Gloom Returns to Asia on Wall Street's Dive

Gloom and volatility returned to Asian markets Tuesday as investors dumped stocks following huge overnight losses on Wall Street and dismal U.S. economic reports revived fears of a global recession. Oil prices fell to three-year lows.

World markets rallied last week, but any nascent investor confidence quickly wilted after grim U.S. economic figures sent the Dow Jones industrial average plummeting nearly 700 points — or 7.7 percent — Monday, wiping out more than half of last week's big gains.

"I saw that figure this morning, and I thought, 'Oh, no. Here we go again,'" said Peter Wright, an associate at Burrell Stockbroking, as he watched Australian shares plummet from the opening bell.

Australia's central bank slashed its key interest rate Monday a full percentage point to 4.25 percent in an attempt to prevent the economy from sliding into recession. But investors took scant comfort from the move, sending the benchmark S&P/ASX 200 index down 4.2 percent to 3,528.2.

Japan's Nikkei 225 stock average tumbled 533.53 points, or 6.4 percent, to 7,863.69, and Hong Kong's Hang Seng index lost more than 5 percent to 13,396.07.

Kazuhiro Takahashi, an equity strategist at Daiwa Securities SMBC in Tokyo, said the market was under heavy selling pressure as investors braced for more bad news ahead from the U.S., including jobs data for November on Friday.

"It will be yet another sign confirming the U.S. economic deterioration," Takahashi predicted. "Investors are simply unable to find any positive leads right now."

Key indices in the Philippines, Taiwan, India and South Korea also dropped sharply.

"This was brought by the confirmation of recession in the U.S.," said Emmanuel Soller, a trader at Equitiworld Securities Inc. in Manila.

U.S. stocks first slid on initial reports that the first weekend of the holiday shopping season, while better than some retailers and analysts feared, saw only modest gains. Downbeat reports on the manufacturing sector and construction spending further unnerved investors.

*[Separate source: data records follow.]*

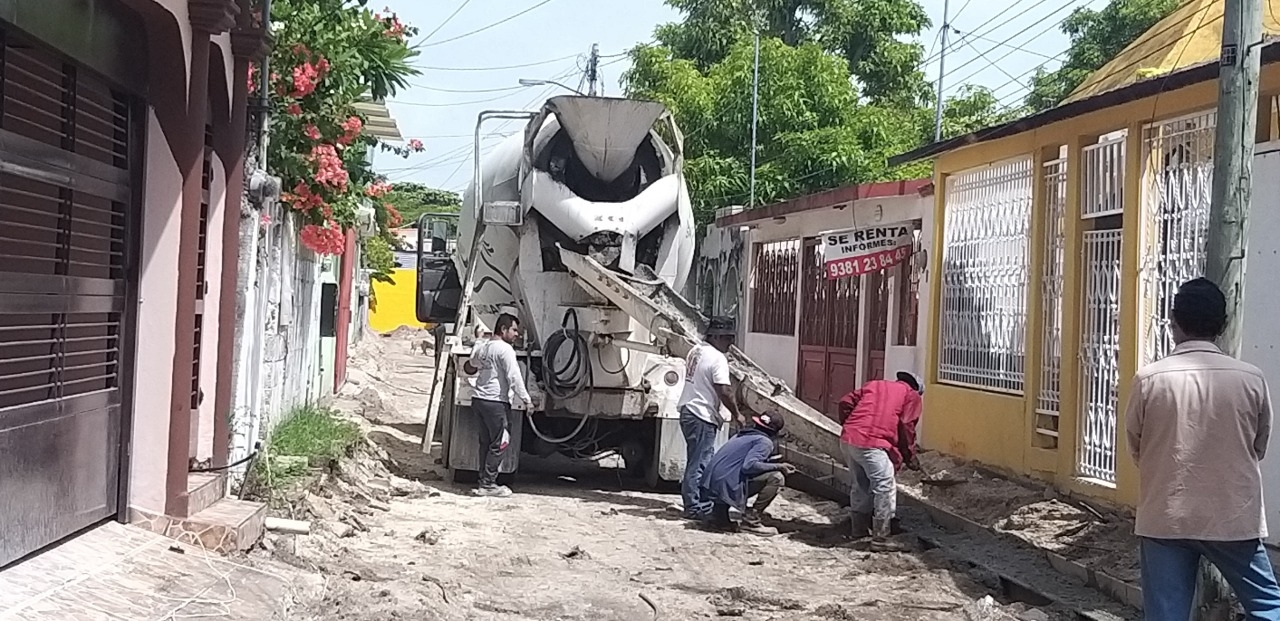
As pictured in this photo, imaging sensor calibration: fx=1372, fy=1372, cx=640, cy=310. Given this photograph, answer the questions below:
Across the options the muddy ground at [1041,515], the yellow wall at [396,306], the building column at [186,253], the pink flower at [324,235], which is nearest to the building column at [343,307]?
the pink flower at [324,235]

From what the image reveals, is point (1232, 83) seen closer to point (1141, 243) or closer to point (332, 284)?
point (1141, 243)

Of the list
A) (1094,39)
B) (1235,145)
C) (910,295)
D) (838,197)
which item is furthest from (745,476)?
(1094,39)

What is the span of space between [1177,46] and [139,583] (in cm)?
931

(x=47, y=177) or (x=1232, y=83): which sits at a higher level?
(x=1232, y=83)

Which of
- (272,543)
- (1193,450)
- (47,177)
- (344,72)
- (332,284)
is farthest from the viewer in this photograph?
(332,284)

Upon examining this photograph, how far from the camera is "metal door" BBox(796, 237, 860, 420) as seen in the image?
60.6ft

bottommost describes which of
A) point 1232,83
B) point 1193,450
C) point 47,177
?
point 1193,450

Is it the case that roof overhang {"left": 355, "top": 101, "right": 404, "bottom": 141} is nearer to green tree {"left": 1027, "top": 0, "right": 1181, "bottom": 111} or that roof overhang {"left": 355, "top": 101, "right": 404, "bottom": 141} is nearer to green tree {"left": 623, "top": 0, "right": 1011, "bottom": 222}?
green tree {"left": 623, "top": 0, "right": 1011, "bottom": 222}

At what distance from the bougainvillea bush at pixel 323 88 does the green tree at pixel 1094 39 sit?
65.4ft

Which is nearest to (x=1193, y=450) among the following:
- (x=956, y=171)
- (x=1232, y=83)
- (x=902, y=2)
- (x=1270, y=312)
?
(x=1232, y=83)

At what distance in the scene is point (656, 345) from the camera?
12.2 meters

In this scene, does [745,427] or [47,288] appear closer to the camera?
[47,288]

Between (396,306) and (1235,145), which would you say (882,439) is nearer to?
(1235,145)

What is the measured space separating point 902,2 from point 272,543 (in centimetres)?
2704
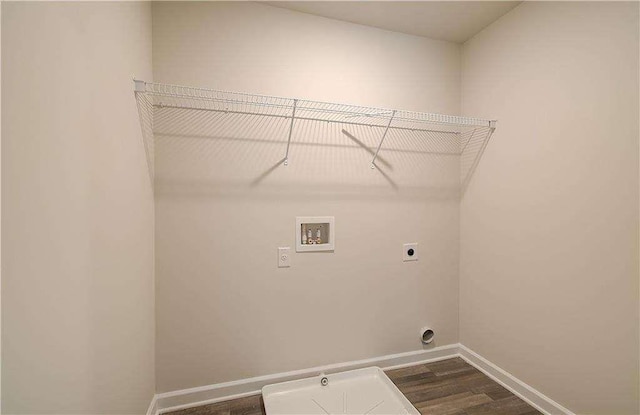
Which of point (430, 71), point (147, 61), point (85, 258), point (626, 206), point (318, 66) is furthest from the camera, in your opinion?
point (430, 71)

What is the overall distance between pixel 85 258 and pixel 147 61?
A: 3.75 feet

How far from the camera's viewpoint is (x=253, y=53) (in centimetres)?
170

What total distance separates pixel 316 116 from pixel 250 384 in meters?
1.82

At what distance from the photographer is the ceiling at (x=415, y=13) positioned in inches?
68.3

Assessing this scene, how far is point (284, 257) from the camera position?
1.78 metres

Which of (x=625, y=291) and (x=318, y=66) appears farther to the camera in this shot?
(x=318, y=66)

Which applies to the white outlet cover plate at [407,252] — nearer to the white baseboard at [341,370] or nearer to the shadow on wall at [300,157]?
the shadow on wall at [300,157]

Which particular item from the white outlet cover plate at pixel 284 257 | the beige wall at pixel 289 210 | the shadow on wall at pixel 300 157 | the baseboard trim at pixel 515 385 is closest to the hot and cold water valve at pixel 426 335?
the beige wall at pixel 289 210

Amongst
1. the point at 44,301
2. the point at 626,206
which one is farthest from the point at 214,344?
the point at 626,206

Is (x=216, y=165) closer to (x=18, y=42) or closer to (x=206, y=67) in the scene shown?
(x=206, y=67)

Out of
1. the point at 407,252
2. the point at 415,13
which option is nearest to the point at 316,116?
the point at 415,13

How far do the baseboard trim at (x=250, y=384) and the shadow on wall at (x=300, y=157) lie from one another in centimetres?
119

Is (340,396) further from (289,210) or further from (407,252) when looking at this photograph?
(289,210)

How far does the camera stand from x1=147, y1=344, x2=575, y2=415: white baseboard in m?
1.59
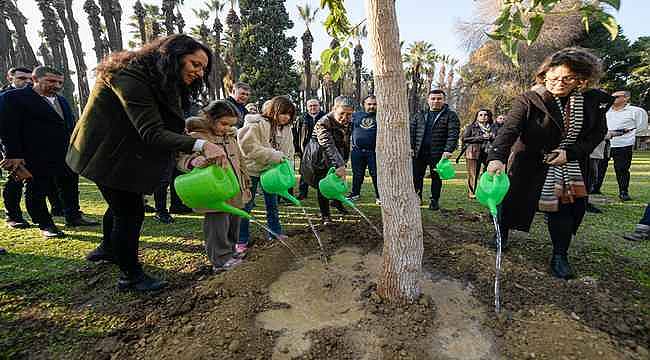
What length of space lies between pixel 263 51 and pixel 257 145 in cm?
2025

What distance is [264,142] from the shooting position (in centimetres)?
287

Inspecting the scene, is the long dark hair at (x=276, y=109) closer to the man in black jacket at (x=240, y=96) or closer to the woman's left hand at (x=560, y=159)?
the man in black jacket at (x=240, y=96)

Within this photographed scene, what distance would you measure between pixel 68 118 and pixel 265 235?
254 cm

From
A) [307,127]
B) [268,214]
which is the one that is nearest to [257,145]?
[268,214]

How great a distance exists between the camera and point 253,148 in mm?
2744

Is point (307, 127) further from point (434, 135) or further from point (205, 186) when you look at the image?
point (205, 186)

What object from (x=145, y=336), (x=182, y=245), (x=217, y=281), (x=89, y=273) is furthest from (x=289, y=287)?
(x=89, y=273)

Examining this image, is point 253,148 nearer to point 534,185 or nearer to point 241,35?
point 534,185

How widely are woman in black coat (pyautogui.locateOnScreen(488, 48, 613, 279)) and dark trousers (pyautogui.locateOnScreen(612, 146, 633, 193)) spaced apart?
348cm

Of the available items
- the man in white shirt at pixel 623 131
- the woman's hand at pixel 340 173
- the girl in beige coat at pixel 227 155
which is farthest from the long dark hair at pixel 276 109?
the man in white shirt at pixel 623 131

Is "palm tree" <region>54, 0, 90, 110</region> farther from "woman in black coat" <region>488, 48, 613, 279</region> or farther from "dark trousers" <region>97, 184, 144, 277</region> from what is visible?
"woman in black coat" <region>488, 48, 613, 279</region>

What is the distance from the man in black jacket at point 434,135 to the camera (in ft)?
14.0

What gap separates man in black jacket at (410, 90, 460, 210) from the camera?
4262 mm

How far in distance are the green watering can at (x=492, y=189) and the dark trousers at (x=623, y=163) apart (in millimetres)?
4221
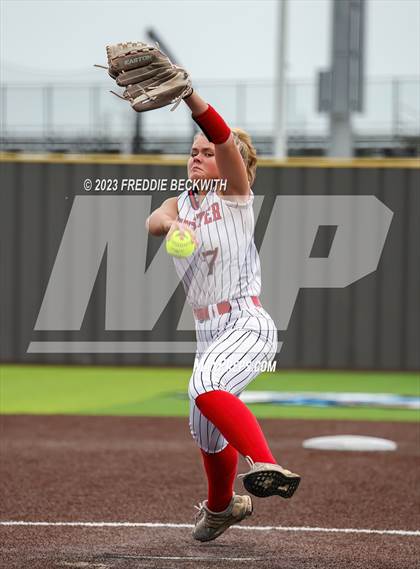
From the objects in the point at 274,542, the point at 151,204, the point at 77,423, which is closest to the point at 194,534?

Then the National Bureau of Economic Research, considered the arbiter of when the economy is in recession or expanding, said the U.S. recession had begun a year ago, in December 2007. By one benchmark, a recession occurs whenever the gross domestic product, the total output of goods and services, declines for two consecutive quarters. But the NBER's dating committee uses broader and more precise measures, including employment data.

The bleak outlook for the U.S. economy drove oil prices to three-year lows in Asian electronic trading. Light, sweet crude for January delivery was down $1.44 to $47.84 a barrel — the lowest since 2005 — in electronic trading on the New York Mercantile Exchange by midafternoon in Singapore.

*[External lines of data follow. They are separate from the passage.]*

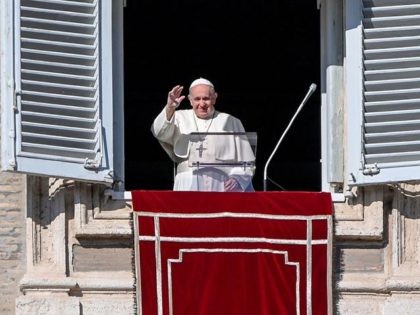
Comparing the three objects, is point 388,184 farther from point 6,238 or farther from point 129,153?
point 129,153

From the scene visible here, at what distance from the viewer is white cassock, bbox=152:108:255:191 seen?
12.9 metres

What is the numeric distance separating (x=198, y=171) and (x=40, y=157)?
2.78ft

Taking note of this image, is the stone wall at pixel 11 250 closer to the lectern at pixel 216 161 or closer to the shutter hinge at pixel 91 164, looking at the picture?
the shutter hinge at pixel 91 164

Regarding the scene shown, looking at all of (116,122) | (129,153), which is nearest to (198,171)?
(116,122)

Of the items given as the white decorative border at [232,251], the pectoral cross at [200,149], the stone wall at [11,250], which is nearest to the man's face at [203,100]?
the pectoral cross at [200,149]

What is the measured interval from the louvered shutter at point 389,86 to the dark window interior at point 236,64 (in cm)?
267

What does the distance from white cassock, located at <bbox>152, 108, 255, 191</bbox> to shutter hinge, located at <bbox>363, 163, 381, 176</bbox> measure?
24.2 inches

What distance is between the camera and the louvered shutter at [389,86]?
1273 centimetres

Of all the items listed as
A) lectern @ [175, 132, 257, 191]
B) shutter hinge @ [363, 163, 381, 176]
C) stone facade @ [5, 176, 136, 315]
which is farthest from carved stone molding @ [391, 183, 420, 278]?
stone facade @ [5, 176, 136, 315]

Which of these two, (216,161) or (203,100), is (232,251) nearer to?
(216,161)

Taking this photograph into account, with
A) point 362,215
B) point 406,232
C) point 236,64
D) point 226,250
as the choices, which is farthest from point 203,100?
point 236,64

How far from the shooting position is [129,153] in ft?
51.6

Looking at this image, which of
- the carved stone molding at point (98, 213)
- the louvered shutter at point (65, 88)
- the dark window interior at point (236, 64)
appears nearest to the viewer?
the louvered shutter at point (65, 88)

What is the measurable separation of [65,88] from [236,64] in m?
3.66
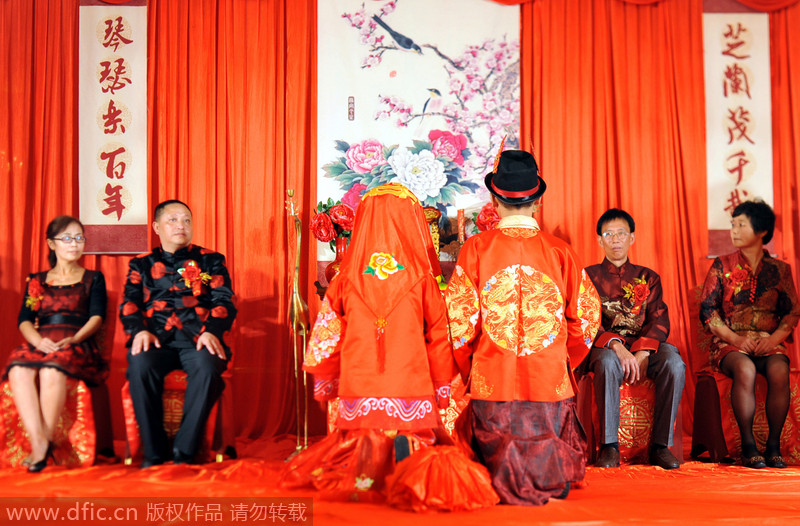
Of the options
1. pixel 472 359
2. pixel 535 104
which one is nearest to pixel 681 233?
pixel 535 104

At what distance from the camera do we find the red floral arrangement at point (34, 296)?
362 cm

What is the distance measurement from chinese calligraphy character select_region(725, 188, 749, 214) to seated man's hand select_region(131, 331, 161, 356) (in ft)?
11.3

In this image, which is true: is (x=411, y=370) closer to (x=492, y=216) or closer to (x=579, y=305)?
(x=579, y=305)

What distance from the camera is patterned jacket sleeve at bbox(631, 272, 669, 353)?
3.70 m

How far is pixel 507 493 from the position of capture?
2.58 metres

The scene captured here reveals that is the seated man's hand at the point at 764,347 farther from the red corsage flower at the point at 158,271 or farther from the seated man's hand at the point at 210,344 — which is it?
the red corsage flower at the point at 158,271

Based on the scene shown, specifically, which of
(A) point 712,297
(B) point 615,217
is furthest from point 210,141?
(A) point 712,297

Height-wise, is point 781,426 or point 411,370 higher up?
point 411,370

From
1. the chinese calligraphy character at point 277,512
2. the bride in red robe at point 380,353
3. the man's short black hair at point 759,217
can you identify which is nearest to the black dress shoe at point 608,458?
the bride in red robe at point 380,353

The problems facing the U.S. manufacturing sector were reflected in similar surveys earlier for the euro-zone and Britain, where shares also fell sharply Monday.

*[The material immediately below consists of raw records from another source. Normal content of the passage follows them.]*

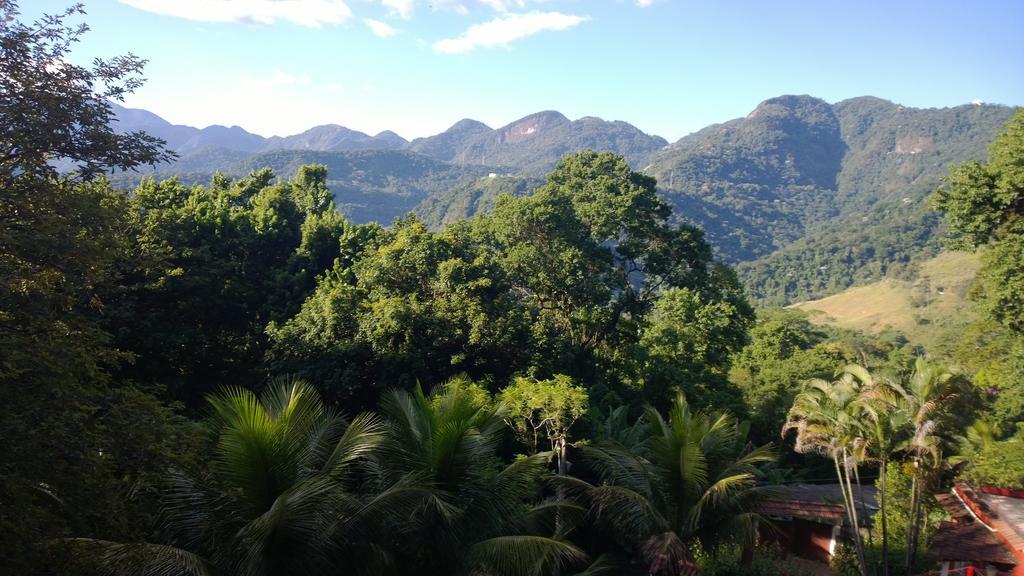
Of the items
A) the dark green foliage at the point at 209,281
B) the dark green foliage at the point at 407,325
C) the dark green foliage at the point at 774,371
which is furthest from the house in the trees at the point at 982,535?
the dark green foliage at the point at 209,281

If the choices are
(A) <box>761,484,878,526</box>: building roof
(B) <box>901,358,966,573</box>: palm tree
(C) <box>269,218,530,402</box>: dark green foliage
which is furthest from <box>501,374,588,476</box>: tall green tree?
(B) <box>901,358,966,573</box>: palm tree

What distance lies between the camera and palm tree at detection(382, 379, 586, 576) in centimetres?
649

Apart from fears over a prolonged global downturn, Japanese stocks sank on heavy selling of exporters after recent gains in the yen. A stronger yen erodes overseas earnings and makes Japanese products more expensive for consumers abroad. The dollar was little changed at 93.24 yen in late afternoon Tokyo trade.

Japan's top automaker, Toyota Motor Corp., tumbled 4.1 percent, while Honda Motor Corp. dropped 6.9 percent. Sony Corp. Sony Corp. fell 4.6 percent.

In Taiwan, markets were weighed down by a profit warning from Taiwan Semiconductor Manufacturing Co., the world's largest chip contractor. Its shares tumbled 7 percent, while shares of rival United Microelectronics Corp. fell limit down 7 percent.

U.S. stock index futures were up modestly, suggesting Wall Street would bounce back Tuesday. Dow futures were up 41 points, or 0.5 percent, to 8,178, while S&P 500 futures were up 2.3 points, or 0.3 percent, to 818.1.